Directive: Extract every line below that contains the string "crop". Case counts.

Extracted material:
•••
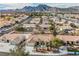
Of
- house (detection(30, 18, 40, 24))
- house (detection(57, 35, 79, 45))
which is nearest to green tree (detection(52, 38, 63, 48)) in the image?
house (detection(57, 35, 79, 45))

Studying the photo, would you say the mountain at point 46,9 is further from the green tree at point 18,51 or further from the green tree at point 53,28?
the green tree at point 18,51

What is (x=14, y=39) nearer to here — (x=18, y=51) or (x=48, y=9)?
(x=18, y=51)

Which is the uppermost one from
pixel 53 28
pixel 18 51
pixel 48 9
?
pixel 48 9

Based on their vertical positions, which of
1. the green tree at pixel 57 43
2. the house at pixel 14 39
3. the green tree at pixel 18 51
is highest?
the house at pixel 14 39

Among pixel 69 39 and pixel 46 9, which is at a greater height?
pixel 46 9

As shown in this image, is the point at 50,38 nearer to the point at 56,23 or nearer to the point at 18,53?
the point at 56,23

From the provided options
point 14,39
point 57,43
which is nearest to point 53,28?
point 57,43

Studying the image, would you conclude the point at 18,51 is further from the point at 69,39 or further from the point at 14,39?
the point at 69,39

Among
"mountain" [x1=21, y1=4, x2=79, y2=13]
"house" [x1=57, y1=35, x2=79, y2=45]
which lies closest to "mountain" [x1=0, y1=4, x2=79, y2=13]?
"mountain" [x1=21, y1=4, x2=79, y2=13]

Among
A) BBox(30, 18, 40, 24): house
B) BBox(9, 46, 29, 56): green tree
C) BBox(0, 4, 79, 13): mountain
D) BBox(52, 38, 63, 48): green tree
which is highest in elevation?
BBox(0, 4, 79, 13): mountain

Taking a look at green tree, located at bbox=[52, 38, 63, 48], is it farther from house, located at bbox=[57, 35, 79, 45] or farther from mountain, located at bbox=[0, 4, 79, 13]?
mountain, located at bbox=[0, 4, 79, 13]

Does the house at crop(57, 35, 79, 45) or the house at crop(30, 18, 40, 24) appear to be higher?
the house at crop(30, 18, 40, 24)

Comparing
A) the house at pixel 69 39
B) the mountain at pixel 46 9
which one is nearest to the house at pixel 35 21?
the mountain at pixel 46 9
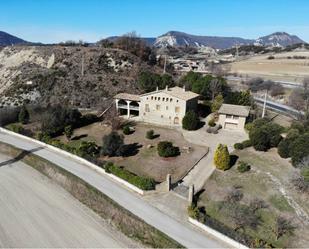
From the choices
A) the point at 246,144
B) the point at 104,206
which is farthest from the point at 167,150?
the point at 104,206

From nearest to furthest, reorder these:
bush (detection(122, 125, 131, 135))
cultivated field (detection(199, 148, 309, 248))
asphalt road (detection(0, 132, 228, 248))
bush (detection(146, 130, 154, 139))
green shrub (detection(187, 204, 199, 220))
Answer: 1. asphalt road (detection(0, 132, 228, 248))
2. cultivated field (detection(199, 148, 309, 248))
3. green shrub (detection(187, 204, 199, 220))
4. bush (detection(146, 130, 154, 139))
5. bush (detection(122, 125, 131, 135))

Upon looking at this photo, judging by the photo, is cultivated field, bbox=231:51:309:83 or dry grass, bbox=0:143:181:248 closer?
dry grass, bbox=0:143:181:248

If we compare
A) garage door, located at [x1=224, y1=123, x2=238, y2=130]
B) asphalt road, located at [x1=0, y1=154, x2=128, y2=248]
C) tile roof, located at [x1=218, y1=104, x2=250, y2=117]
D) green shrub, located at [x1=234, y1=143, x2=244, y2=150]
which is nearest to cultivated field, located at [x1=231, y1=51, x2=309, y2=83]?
tile roof, located at [x1=218, y1=104, x2=250, y2=117]

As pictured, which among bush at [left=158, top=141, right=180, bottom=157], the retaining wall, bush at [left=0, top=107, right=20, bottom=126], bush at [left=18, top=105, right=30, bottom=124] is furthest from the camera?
bush at [left=18, top=105, right=30, bottom=124]

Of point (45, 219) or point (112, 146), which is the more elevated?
point (112, 146)

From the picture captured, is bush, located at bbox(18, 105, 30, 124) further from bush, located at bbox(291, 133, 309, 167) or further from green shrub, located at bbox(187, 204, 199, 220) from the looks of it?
bush, located at bbox(291, 133, 309, 167)

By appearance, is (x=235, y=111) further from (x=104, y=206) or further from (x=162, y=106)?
(x=104, y=206)

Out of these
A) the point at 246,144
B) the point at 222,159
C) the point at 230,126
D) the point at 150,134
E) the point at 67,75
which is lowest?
the point at 150,134
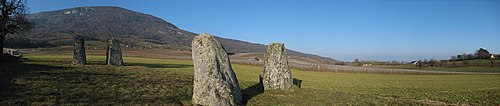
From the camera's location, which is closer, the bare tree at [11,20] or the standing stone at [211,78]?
the standing stone at [211,78]

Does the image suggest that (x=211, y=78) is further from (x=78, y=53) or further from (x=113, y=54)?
(x=113, y=54)

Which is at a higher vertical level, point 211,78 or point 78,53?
point 78,53

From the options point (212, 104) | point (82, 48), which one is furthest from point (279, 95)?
point (82, 48)

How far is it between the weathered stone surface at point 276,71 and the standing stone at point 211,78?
4586mm

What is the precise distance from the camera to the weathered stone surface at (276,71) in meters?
17.4

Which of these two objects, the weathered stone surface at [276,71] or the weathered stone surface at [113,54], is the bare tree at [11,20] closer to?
the weathered stone surface at [113,54]

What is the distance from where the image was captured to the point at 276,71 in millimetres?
17500

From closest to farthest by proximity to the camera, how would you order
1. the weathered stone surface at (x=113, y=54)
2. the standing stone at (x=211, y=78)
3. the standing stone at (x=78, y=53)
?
•••
Final result:
Does the house at crop(57, 35, 79, 45) or the house at crop(30, 18, 40, 24) appear to be higher?
the house at crop(30, 18, 40, 24)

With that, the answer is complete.